The agroecological services provided by Trichoderma spp. are often limited by the soil environmental factors – abiotic elements – and the influence of the soil trophic web – biotic elements. Studies have found that Trichoderma proliferation in the medium depended primarily on soil temperature and moisture conditions (Eastburn and Butler, 1987; Widden and Abitbol, 1980). Several biotic factors were found to be closely related to T. harzianum distribution in soil, including a positive association with bacterial populations (Hadar et al., 1984). In a recent study, T. virens and T. asperellum were exposed to ultraviolet light and underwent modifications in their genetic structure, and the obtained mutants could successfully control plant pathogens to a greater extent than the wild types (Alfiky, 2019). However, in our study, the exposure of T. virens and T. harzianum did not enhance their biocontrol activities or bio-stimulant capacities compared to non-exposed treatment. These ambiguities could be explained by the fact that only specific Trichoderma strains, when exposed to UV light, can increase their bio-stimulant and biocontrol activities.

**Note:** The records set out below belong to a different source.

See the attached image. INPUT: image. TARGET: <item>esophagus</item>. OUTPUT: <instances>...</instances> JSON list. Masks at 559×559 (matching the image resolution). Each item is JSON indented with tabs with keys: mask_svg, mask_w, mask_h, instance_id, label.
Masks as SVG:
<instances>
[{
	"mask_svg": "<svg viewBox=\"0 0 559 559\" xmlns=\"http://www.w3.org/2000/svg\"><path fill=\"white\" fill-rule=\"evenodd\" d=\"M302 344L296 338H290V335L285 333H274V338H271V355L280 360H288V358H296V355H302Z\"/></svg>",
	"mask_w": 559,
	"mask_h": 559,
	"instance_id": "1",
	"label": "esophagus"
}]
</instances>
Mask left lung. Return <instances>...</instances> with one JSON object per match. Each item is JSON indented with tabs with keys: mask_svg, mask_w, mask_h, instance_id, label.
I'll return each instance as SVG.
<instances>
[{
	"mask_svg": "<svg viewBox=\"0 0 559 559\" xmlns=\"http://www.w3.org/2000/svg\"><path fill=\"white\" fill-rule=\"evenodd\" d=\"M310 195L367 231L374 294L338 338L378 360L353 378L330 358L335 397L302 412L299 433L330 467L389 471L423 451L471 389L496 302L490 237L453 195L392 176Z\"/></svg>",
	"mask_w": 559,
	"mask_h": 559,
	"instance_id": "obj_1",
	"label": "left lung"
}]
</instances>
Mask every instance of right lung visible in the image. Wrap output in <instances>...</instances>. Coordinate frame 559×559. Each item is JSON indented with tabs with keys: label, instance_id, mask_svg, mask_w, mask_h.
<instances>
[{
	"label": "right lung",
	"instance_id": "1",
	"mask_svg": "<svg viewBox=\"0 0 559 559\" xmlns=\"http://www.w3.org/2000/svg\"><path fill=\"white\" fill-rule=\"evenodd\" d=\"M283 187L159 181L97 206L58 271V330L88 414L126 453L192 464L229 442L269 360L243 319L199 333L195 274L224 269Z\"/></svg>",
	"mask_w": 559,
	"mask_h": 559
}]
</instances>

Future research should focus on elucidating mutagenesis events that might occur when microgreens, T. virens, and T. harzianum are exposed to UV light and to determine the impact on plant growth and development as well as the ability of Trichoderma spp. to proliferate in the soil and perform as bio-stimulants and biocontrol agents. Mapping the genetic structure where mutations might occur would help identify specific genes associated with enhancing the beneficial properties of Trichoderma spp. and would potentially add mutagenesis to the toolbox for controlling plant diseases and increasing plant growth. We intend to continue with our line of study and expand it to explore specific interactions between the host plant, the pathogens, the biocontrol agents, and the environment.

Acknowledgments: The authors thank Jennifer Salazar and the entire Pocono Organics team in Blakeslee, PA, for their invaluable support during the study. Additionally, the authors would like to extend their appreciation to John Siepel of American Ultraviolet in Lebanon, IN, for generously providing UV lamps and technical assistance.

Funding: This project was funded by Pocono Organics and partially supported by the National Institute of Food and Agriculture, U.S. Department of Agriculture, through the Northeast Sustainable Agriculture Research and Education program under sub-award number [ONE22-413].

Conflict of interest: The authors declare that there is no conflict of interest.